Et la femme était bien forcée de céder. L'homme était comme un enfant plein d'appétits. Si la femme ne lui cédait pas, il ferait l'enfant, se rendrait insupportable, s'en irait en gâtant ce qui aurait pu être si agréable. Mais une femme pouvait céder à un homme sans céder son moi profond et libre. Les poètes, les gens qui parlent de l'amour ne semblaient pas en avoir assez tenu compte. Une femme pouvait prendre un homme sans s'abandonner vraiment. Au contraire, elle pouvait user de l'acte sexuel pour acquérir un pouvoir sur l'homme. Pendant l'acte physique, elle n'avait qu'à se retenir, laisser l'homme finir et se répandre, sans jouir elle-même. Et puis, elle pouvait prolonger l'étreinte et achever son spasme en ne faisant de lui qu'un instrument.

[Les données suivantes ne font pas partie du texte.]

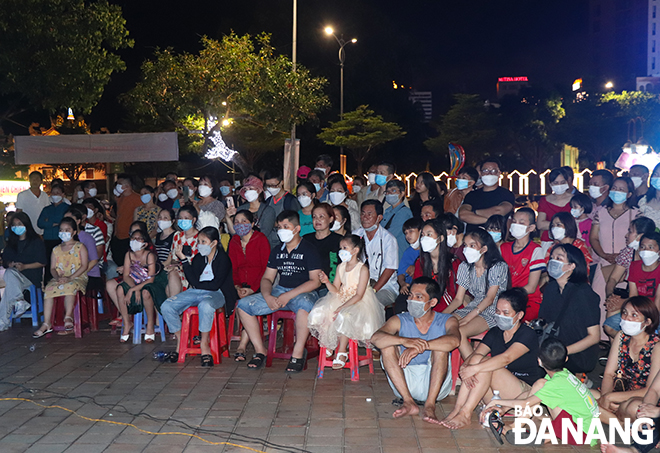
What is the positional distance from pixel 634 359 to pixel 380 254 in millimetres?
2727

Quand la guerre éclata et qu'elles furent en hâte rappelées chez elles, les deux sœurs avaient eu toutes deux leur aventure amoureuse. Aucune n'avait jamais aimé un jeune homme sans s'être sentie très près de lui en paroles ; il leur fallait des conversations passionnantes. Le profond, l'extraordinaire, l'incroyable intérêt qu'il y avait à causer passionnément, heure après heure, jour après jour, pendant des mois avec un jeune homme vraiment intelligent ; voilà ce qu'elles n'avaient jamais imaginé avant d'en faire l'expérience ! La promesse paradisiaque : « Tu auras des hommes avec qui tu pourras causer », n'avait jamais été exprimée et elle s'était accomplie avant qu'elles eussent compris tout ce que contenait cette merveilleuse promesse.

1. Lors de l'offensive de 1917 dans les Flandres, les armées britanniques subirent de très lourdes pertes.

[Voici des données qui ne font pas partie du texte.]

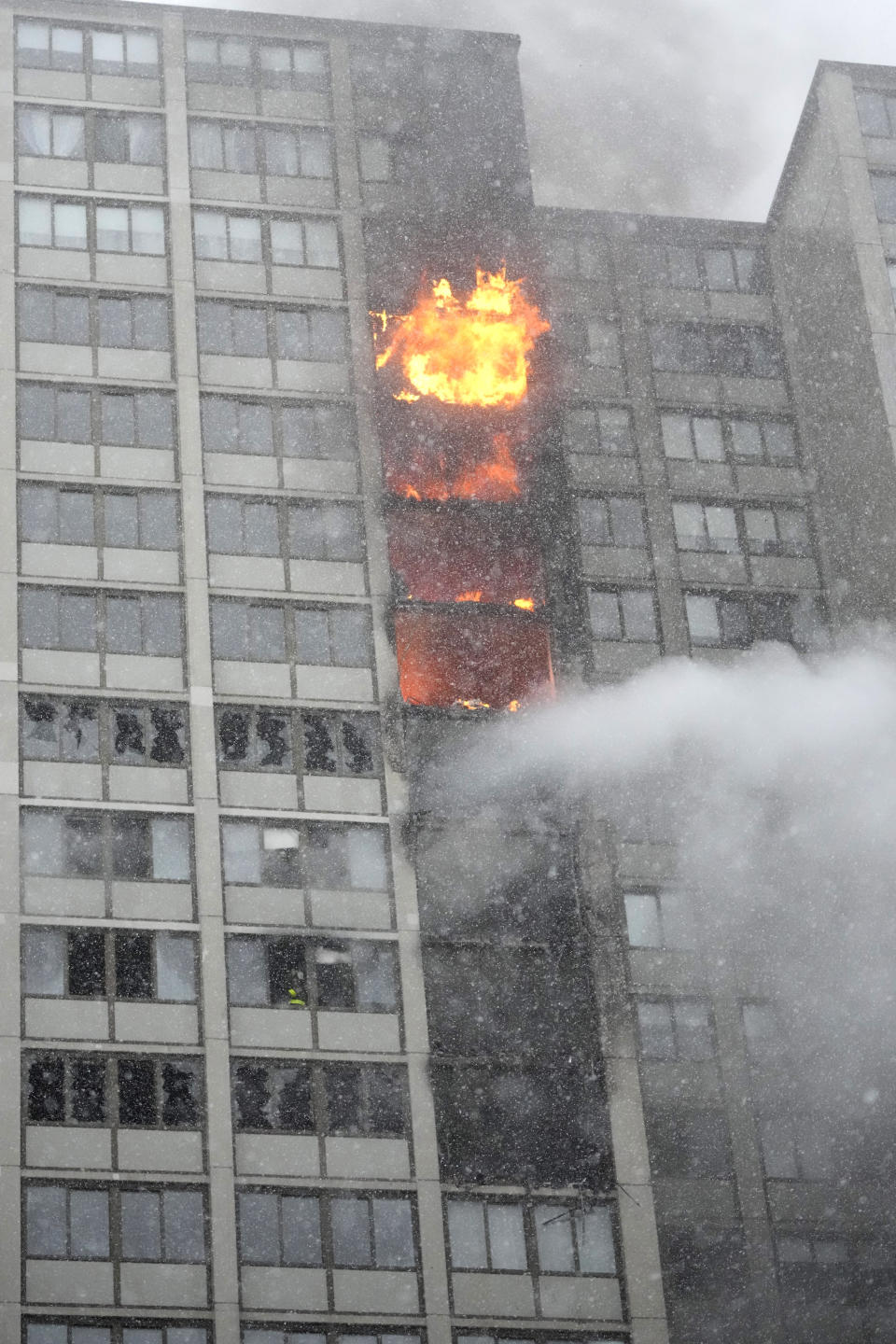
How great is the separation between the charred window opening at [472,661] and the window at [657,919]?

2. Midlands : région du centre de l'Angleterre dont la partie ouest, aussi appelée le Pays Noir, est une vaste zone industrielle qui s'est développée à partir du bassin houiller.

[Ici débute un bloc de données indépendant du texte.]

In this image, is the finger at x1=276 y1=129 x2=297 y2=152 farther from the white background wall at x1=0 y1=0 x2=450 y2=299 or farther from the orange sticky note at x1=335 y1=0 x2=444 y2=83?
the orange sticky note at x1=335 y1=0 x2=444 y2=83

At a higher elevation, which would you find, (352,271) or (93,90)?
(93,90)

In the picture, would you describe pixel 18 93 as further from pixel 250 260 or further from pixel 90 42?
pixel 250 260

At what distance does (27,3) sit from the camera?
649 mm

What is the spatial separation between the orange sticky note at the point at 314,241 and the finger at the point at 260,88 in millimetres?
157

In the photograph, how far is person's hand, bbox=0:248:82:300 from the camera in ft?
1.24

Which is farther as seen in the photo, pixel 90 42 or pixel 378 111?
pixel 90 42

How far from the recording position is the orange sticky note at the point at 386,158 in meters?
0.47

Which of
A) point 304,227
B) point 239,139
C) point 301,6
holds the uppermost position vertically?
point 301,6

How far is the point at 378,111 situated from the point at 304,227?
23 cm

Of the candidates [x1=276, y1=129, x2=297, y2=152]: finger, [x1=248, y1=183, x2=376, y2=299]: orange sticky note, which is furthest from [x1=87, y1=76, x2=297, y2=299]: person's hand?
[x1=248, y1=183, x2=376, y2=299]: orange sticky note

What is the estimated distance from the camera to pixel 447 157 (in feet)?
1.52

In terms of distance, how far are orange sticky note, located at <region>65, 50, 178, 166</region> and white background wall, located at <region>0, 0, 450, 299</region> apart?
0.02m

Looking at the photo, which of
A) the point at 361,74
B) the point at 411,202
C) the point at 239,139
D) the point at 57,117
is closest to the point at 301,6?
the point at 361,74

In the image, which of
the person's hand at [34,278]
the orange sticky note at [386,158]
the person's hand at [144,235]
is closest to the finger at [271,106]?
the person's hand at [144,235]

3. Bond Street : rue du centre de Londres, célèbre pour ses boutiques élégantes.

4. D'inspiration socialiste, mais rejetant toute action révolutionnaire violente, la Fabian Society, fondée en 1884, était ainsi nommée d'après le général romain Quintus Fabius Maximus surnommé « Cunctator » (« Temporisateur ») à cause de sa tactique essentiellement défensive contre Hannibal. Les Fabiens préconisaient une évolution progressive de la société et cherchaient avant tout à influencer les sphères gouvernementales en leur proposant des idées par leurs nombreux essais et pamphlets. Proches des premiers Trade Unions, ils contribuèrent à la création du parti travailliste. Parmi leurs membres les plus célèbres il y eut George Bernard Shaw, Keir Hardie, H.G. Wells, Sidney et Béatrice Webb.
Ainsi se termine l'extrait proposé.